====== Text provided

Attributing Latency in Go with Pprof Tags
A latency analysis of a Go program (Hugo), starting with in-app wall-clock counters, then pprof CPU profiling, then adding custom dimensions to slice the profile.
Background
I recently migrated Graphviz's docs from Jekyll to Hugo, in part because the Hugo static-site-generator was faster.
However, recently our Hugo build time has been creeping up, it now takes 13 seconds, which is beginning to feel a bit slow when editing and previewing:
$ hugo ~/projects/graphviz.gitlab.io
Start building sites …
hugo v0.88.1+extended darwin/amd64 BuildDate=unknown
| EN
-------------------+------
Pages | 634
Paginator pages | 0
Non-page files | 146
Static files | 349
Processed images | 0
Aliases | 72
Sitemaps | 1
Cleaned | 0
Total in 13482 ms
I'd like to know why this is slower. Making this a bit trickier, Hugo uses parallelism heavily: with a pool of Goroutines processing each page in parallel.
--templateMetrics
Hugo can count the clock duration spent processing per-template. Here's the top 5 output:
$ hugo --templateMetrics ~/projects/graphviz.gitlab.io
Start building sites …
hugo v0.88.0-DEV darwin/amd64 BuildDate=unknown
Template Metrics:
cumulative average maximum
duration duration duration count template
---------- -------- -------- ----- --------
31.661835379s 95.655091ms 243.928529ms 331 partials/sidebar.html
31.531966131s 95.262737ms 243.832708ms 331 partials/sidebar-tree.html
20.116633209s 116.957169ms 221.516518ms 172 attrs/single.html
4.113334482s 132.688209ms 221.705938ms 31 attr-types/single.html
4.051019586s 112.528321ms 212.598791ms 36 output/single.html
[...]
This is a pretty good start, far better than most software. We can see the effect of parallelism: the overall build takes 13s wall-time, but we see that we've spent 31s processing partials/sidebar.html
alone!
This gives me some pointers – perhaps I should focus on sidebar.html
, sidebar-tree.html
. But perhaps they're just so large because they are the sidebar, rendered for every page? They are invoked 331 times. attrs/single.html
is another cumulative duration offender at 20s, but perhaps it's justified given we have 172 pages using this template?
This view is useful, but limited, in particular, it doesn't tell us why these pages are slow.
--profile-cpu
Let's go a bit deeper than just at the template-level, and see if we can see some patterns in the functions executed.
Go has a built-in sampling CPU profiler, which outputs profiles in pprof
format. Hugo supports invoking this using the --profile-cpu
flag, and we can open the profile with go tool pprof
:
$ hugo --profile-cpu /tmp/pprof
[...]
Total in 12100 ms
$ go tool pprof /tmp/pprof
Type: cpu
Time: Sep 18, 2021 at 8:24am (AEST)
Duration: 11.97s, Total samples = 22.06s (184.34%)
Entering interactive mode (type "help" for commands, "o" for options)
(pprof)
Here we start to see the effects of parallelism, from duration: 12s, total samples: 22s – on average using 184%, or on average executing across 1.86 CPUs.

============
====== Provided data

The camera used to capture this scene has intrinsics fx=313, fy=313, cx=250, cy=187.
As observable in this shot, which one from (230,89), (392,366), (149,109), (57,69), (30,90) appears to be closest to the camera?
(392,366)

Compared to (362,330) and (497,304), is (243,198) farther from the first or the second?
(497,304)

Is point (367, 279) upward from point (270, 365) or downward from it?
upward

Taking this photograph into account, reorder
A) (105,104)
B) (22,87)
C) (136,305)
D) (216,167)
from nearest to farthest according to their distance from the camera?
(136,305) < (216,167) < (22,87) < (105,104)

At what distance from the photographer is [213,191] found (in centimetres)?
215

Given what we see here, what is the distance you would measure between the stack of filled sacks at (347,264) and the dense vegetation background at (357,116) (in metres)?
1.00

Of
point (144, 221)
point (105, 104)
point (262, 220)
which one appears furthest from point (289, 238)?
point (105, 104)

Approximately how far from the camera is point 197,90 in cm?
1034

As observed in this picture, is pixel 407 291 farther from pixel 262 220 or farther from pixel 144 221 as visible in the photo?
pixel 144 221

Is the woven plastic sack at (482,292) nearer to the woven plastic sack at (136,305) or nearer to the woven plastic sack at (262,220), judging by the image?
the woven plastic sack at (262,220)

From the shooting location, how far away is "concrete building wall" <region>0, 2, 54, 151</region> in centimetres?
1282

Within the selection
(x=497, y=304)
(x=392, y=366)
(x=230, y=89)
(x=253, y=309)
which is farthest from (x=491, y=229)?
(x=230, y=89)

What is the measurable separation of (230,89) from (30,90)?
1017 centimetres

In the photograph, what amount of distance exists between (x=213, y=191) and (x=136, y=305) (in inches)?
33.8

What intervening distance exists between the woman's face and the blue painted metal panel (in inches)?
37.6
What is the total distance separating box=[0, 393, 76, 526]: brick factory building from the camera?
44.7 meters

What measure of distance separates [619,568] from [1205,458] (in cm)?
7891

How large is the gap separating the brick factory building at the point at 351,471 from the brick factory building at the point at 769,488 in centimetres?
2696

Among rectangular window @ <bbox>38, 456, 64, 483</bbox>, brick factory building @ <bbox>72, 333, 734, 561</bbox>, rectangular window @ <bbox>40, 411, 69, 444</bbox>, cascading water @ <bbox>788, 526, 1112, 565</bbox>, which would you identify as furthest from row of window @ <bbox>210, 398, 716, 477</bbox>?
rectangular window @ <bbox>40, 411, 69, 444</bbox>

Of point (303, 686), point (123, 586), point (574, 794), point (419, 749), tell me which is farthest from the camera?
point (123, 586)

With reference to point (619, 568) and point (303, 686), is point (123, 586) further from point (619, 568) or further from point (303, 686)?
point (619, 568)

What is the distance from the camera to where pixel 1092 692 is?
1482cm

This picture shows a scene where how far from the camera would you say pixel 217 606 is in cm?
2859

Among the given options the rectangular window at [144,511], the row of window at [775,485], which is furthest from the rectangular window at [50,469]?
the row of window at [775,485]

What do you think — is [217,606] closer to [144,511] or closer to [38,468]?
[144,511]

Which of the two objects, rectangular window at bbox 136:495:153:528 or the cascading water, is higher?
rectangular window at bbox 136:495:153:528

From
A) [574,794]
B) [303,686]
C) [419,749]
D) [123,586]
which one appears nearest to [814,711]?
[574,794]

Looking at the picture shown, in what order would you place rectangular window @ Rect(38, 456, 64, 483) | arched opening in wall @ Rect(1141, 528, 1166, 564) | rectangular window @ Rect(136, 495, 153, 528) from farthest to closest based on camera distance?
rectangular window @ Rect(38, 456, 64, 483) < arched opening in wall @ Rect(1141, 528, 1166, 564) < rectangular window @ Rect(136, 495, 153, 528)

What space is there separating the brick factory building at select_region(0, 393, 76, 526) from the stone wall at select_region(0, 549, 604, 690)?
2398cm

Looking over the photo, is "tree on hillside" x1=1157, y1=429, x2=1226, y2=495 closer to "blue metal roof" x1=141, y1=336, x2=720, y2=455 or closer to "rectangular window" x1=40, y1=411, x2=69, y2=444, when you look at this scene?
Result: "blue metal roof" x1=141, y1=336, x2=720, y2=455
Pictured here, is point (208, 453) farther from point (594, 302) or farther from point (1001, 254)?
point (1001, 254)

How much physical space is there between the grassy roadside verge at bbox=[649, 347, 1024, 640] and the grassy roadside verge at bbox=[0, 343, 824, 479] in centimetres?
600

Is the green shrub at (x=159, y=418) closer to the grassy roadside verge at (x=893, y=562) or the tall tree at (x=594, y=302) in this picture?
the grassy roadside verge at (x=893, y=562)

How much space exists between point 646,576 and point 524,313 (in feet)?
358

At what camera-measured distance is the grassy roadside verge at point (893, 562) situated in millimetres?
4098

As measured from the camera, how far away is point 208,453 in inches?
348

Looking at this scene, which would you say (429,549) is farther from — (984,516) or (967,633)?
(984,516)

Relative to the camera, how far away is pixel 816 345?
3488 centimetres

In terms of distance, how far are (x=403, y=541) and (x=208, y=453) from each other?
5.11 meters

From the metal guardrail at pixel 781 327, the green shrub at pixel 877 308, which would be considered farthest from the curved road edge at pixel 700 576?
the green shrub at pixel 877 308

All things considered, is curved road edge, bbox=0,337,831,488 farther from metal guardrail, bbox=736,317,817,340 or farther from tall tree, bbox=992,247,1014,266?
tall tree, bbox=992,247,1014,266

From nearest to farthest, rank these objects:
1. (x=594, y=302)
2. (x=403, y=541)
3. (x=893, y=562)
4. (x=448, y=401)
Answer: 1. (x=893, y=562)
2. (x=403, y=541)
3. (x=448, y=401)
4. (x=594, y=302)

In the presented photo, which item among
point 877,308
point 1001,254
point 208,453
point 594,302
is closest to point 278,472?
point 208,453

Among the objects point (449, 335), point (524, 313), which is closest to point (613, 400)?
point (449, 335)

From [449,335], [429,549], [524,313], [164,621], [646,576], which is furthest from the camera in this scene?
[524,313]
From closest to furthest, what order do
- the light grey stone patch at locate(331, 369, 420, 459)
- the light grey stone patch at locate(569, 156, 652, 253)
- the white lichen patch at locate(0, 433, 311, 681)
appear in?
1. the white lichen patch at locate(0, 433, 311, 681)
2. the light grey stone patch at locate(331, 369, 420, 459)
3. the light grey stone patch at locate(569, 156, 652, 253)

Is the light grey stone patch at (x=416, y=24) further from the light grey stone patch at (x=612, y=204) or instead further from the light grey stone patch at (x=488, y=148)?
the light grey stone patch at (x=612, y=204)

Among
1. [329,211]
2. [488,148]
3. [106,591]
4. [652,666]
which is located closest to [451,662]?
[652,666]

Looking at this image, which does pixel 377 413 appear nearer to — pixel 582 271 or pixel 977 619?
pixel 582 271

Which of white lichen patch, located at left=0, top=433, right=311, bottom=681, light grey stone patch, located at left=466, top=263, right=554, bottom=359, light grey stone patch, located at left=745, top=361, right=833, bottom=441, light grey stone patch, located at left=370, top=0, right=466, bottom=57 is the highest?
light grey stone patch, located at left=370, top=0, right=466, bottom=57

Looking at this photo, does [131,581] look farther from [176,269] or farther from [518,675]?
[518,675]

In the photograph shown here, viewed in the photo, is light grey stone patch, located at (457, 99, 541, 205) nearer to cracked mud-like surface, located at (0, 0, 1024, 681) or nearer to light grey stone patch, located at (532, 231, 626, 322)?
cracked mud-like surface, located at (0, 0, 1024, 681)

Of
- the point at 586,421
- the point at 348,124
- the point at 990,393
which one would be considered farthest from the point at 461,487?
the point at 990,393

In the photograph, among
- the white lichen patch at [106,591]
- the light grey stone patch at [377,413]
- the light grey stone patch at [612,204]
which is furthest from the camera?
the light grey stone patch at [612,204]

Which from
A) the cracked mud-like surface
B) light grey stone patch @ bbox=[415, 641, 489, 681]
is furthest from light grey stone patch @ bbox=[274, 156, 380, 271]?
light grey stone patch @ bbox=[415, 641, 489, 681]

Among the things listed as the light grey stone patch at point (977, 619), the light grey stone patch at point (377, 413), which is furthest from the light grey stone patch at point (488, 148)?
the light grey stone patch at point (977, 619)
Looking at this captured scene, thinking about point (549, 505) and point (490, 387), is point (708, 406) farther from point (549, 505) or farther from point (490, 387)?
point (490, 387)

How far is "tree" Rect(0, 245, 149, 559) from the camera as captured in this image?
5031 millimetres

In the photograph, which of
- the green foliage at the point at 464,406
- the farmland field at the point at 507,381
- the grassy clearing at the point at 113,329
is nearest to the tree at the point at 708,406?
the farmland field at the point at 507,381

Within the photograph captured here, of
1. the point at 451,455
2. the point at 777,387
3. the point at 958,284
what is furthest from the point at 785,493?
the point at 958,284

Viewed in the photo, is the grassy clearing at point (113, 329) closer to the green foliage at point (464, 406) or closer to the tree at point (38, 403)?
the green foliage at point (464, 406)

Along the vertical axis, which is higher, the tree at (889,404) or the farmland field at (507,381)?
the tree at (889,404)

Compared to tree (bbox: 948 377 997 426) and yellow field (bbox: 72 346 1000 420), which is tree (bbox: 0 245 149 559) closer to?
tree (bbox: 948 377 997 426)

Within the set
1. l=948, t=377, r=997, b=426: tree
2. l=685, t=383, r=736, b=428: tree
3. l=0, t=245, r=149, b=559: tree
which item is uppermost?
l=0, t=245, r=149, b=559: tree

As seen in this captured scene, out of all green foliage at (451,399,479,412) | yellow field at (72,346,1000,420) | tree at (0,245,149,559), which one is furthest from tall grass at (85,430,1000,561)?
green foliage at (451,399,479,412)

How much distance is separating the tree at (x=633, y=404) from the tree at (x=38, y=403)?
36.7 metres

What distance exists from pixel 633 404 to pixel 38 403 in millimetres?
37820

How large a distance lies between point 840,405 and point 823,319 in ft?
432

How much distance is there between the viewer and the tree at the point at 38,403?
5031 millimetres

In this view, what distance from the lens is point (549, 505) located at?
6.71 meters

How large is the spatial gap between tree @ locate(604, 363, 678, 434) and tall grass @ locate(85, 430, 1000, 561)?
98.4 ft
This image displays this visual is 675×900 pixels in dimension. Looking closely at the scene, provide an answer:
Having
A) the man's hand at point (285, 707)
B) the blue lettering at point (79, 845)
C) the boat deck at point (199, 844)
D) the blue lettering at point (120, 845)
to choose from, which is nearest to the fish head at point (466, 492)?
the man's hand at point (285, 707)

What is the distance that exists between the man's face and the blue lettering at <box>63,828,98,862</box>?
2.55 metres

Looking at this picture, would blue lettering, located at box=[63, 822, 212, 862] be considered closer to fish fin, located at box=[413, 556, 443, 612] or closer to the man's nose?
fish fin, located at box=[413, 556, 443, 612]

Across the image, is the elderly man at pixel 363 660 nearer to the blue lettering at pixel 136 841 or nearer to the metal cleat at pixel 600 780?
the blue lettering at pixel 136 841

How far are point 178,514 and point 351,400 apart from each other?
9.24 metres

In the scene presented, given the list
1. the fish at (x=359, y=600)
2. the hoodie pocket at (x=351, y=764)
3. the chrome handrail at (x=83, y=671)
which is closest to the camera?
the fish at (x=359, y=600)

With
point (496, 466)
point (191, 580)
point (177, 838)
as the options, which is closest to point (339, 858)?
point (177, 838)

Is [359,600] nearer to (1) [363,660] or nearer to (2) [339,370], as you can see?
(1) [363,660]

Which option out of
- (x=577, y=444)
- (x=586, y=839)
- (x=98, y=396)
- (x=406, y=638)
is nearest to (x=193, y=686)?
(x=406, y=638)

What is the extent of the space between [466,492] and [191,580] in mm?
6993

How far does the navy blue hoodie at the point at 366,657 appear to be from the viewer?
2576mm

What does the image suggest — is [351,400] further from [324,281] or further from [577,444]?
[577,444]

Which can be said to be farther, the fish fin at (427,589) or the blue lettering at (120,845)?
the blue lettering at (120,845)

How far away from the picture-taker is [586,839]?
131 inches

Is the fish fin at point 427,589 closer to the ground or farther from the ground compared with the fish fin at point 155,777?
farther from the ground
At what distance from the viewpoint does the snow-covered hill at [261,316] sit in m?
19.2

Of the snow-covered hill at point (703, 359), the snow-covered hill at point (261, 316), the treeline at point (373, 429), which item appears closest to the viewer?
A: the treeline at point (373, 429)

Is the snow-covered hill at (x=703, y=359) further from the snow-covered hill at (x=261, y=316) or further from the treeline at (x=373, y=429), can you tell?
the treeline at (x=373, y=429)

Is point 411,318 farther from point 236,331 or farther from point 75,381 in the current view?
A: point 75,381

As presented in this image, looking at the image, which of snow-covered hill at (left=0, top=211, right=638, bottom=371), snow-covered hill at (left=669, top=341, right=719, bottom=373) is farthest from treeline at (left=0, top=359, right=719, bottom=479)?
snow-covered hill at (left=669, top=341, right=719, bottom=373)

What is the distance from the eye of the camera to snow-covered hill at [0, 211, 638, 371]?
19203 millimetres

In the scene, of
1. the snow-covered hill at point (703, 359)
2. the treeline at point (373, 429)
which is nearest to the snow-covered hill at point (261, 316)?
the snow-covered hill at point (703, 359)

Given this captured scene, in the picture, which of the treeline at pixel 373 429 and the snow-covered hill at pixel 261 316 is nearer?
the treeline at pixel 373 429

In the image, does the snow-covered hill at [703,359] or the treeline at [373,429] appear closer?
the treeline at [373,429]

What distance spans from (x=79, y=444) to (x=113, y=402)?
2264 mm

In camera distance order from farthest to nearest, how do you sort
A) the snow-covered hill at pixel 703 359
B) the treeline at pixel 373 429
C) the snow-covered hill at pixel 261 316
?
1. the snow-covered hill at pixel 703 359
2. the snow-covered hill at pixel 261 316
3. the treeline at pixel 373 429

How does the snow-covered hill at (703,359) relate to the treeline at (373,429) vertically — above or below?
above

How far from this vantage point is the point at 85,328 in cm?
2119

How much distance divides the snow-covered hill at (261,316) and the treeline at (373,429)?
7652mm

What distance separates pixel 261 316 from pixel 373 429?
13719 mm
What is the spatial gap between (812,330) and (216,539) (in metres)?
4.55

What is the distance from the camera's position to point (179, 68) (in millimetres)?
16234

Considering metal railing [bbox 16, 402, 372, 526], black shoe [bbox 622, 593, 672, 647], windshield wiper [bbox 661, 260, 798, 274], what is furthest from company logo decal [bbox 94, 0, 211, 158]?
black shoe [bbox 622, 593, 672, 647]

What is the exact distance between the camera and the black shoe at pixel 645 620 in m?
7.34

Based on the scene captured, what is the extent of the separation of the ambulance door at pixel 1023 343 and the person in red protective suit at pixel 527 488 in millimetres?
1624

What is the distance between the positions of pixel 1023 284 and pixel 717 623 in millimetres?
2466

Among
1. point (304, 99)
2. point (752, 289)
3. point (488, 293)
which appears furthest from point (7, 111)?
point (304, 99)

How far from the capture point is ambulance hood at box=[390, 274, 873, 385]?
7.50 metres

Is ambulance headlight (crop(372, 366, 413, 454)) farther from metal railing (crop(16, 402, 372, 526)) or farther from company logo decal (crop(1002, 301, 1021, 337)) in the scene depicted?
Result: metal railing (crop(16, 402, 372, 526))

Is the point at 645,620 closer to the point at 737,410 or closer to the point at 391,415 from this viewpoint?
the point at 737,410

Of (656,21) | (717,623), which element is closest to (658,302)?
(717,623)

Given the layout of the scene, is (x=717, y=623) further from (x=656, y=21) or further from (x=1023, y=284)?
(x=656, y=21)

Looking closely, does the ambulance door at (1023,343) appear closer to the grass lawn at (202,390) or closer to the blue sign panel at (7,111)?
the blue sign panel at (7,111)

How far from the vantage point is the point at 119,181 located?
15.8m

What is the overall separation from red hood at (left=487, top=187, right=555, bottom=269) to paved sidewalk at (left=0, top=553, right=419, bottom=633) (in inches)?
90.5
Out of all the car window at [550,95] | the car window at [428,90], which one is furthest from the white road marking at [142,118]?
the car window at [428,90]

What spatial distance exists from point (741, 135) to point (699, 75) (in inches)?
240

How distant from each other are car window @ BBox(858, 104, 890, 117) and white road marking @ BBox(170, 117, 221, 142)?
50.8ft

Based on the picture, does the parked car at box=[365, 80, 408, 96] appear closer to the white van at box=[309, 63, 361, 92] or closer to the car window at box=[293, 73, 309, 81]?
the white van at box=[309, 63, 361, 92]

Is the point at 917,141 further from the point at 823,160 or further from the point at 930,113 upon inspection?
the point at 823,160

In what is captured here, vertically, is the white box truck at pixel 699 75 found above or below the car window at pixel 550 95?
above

============

Task instructions →
1. Using the Hugo profiling text, decide whether each statement agrees with it: (a) The Hugo build had grown to take 13 seconds. (b) The --templateMetrics output shows why the slow pages are slow. (c) The sidebar partials are invoked 172 times. For each, answer yes or no and quote the words from the text that decide it.
2. Write the next part of the Hugo profiling text, picking up after its final sentence.
This material comes from a separate source.

Written answers →
1.
(a) Yes: "it now takes 13 seconds"
(b) No: "it doesn't tell us why these pages are slow"
(c) No: "They are invoked 331 times."

2.
The pprof
profiler only samples threads when they are executing on-CPU, and excludes time spent blocked waiting for IO or mutexes. This pprof profile reports 24s of samples, even though above we saw --templateMetrics
saying that 31s wall-time was spent processing sidebar.html
alone!
It's always important to remember the distinction between wall-time profiling and on-CPU-profiling. Wall-time profiling is most useful for profiling user-visible latency, and on-CPU-profiling is useful for reducing CPU utilisation. Often you care about both, and want to look at both.
Let's open an execution-time callgraph in the browser. I've simplified the graph here by limiting to 20 nodes, otherwise it doesn't fit in the blog so well:
(pprof) nodecount=20
(pprof) web
Redder, thicker, larger lines and nodes are more common in the profile, and dotted lines represent nodes that have been removed. See: docs on how to interpret the callgraph.
This shows us a lot of time spent in texttemplate
functions, a bit of time in reflect
, syscall
and memory allocation.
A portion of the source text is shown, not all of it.